# Ripleys Believe it or Not Fertility Statues



## Bellini (May 2, 2008)

http://www.ripleyslondon.com/newsdetail.php?nid=MTA=

Has anyone had a rub of these and did it work?

I'm thinking of going along with MrB. (well, it can't hurt can it).

This post contains an unconfirmed link/information and readers are reminded that 
fertilityfriends.co.uk or its owners are not responsible for the content of external internet sites


----------



## norma30 (Jan 9, 2010)

only just seen ur post 

I went to see these statues in blackpool  about 9 yrs ago before starting ivf, lo and behold i found out i was preggers when i went for pre treatment bloods and my dd has just turned 8 so i would recommend it 

good luck!!!!


----------



## BABY2 (Nov 28, 2007)

Have just seen this, I too have been there, I drove four hours there , rubbed it and drove four hours back   I did this a couple of months before I did FET and got a BFP , although sadly ended in miscarriage...I am a great believer in all these things I'm afaraid


----------



## pobby (Jun 2, 2005)

ooh thanks for that!  i think il go and rub them!!! x


----------



## pinkflowers (May 8, 2008)

Me tooxx


----------



## suny (Mar 20, 2011)

Hello,

does anybody know if there is any tour of statues in Canada this year?

Thank you


----------



## pmc (Nov 15, 2010)

Both my sisters bought me fertility statues, or should I say ornaments. I have had them ages now, and rub them everyday. I have had 3 failed ivf treatments, Dont believe in things like that anymore.


----------



## Faithope (Jan 16, 2011)

this is an old thread but does anyone know if the statues are still on show there??


----------



## norma30 (Jan 9, 2010)

yes hun we went last july, I rubbed it for about 10mins and made hubby do this too he was mortified!!    


good luck!!




norma30


----------



## Faithope (Jan 16, 2011)

thanks *norma* DS is 13 in June and I am trying to convince him that this place would be a cool place to visit  It has nothing to do with the fertility statues......


----------



## julesrules (Sep 12, 2010)

Hello Ladies,

I am not sure if anyone will even see this post as its so long since the last post but I just wanted to share! My husband and I went to Ripleys believe it or not, Blackpool and rubbed the fertility statue - I have had 3 x IVF, the first IVF we didnt rub the statue  , the second IVF we rubbed the statue and got   unfortunately ended in miscarriage, and just recently before our 3rd IVF we rubbed the statue and I am a  !!!! I believe!!!

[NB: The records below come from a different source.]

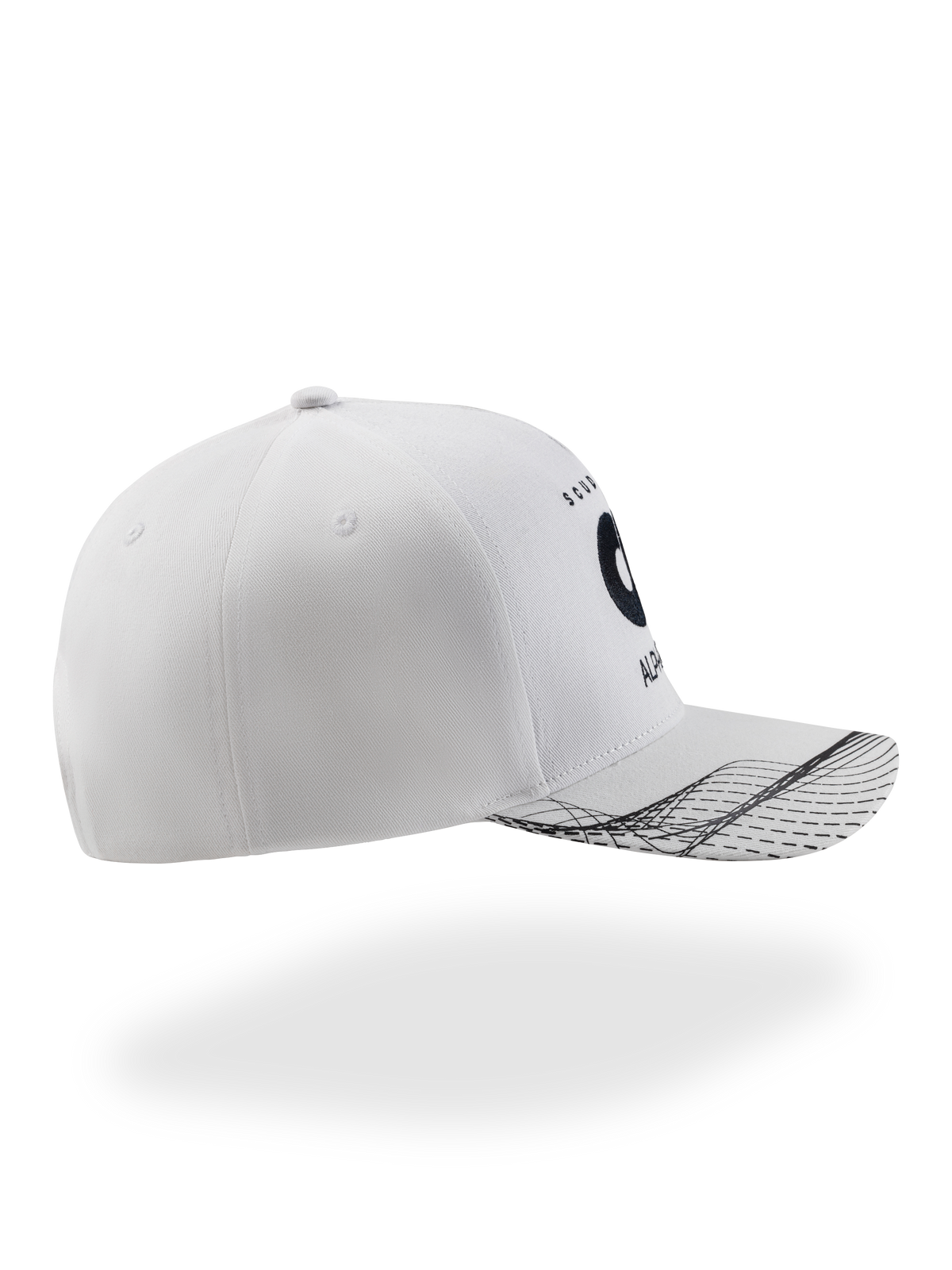 Scuderia AlphaTauri F1 Team-Cap – Weiß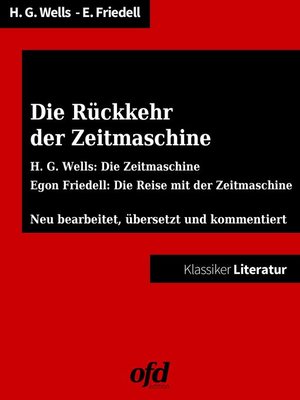 cover image of Die Rückkehr der Zeitmaschine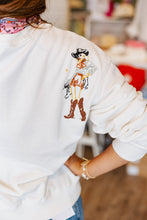 Load image into Gallery viewer, Saddle Up Cowgirl-Sweatshirt
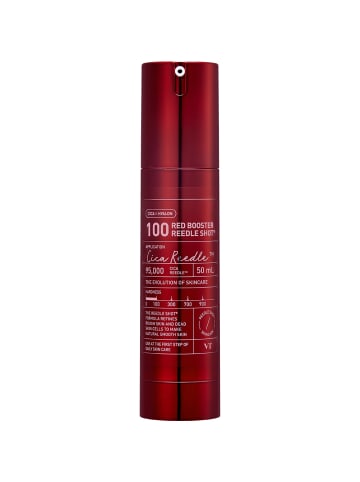 VT Cosmetics Ampullen-Serum Red Booster Reedle Shot 100, 50 ml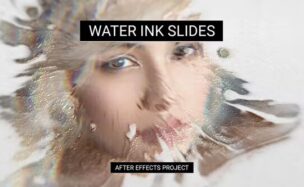 Videohive Water Ink Slides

Good luck everyone xxxxx xxxxxxx


----------



## hoping :) (Feb 3, 2010)

Congrats jules 


The statues on the link have actually been moved I emailed last year, they o have one statue which unfortunatly is right as u walk in (blink and u'd miss it) and with a que behind me, I only got a quick rub of its arm (I think) and then walked around the place. Didn't work for our tx or ttc naturally, butit boosts ur pma-which is always  good thing  xx


----------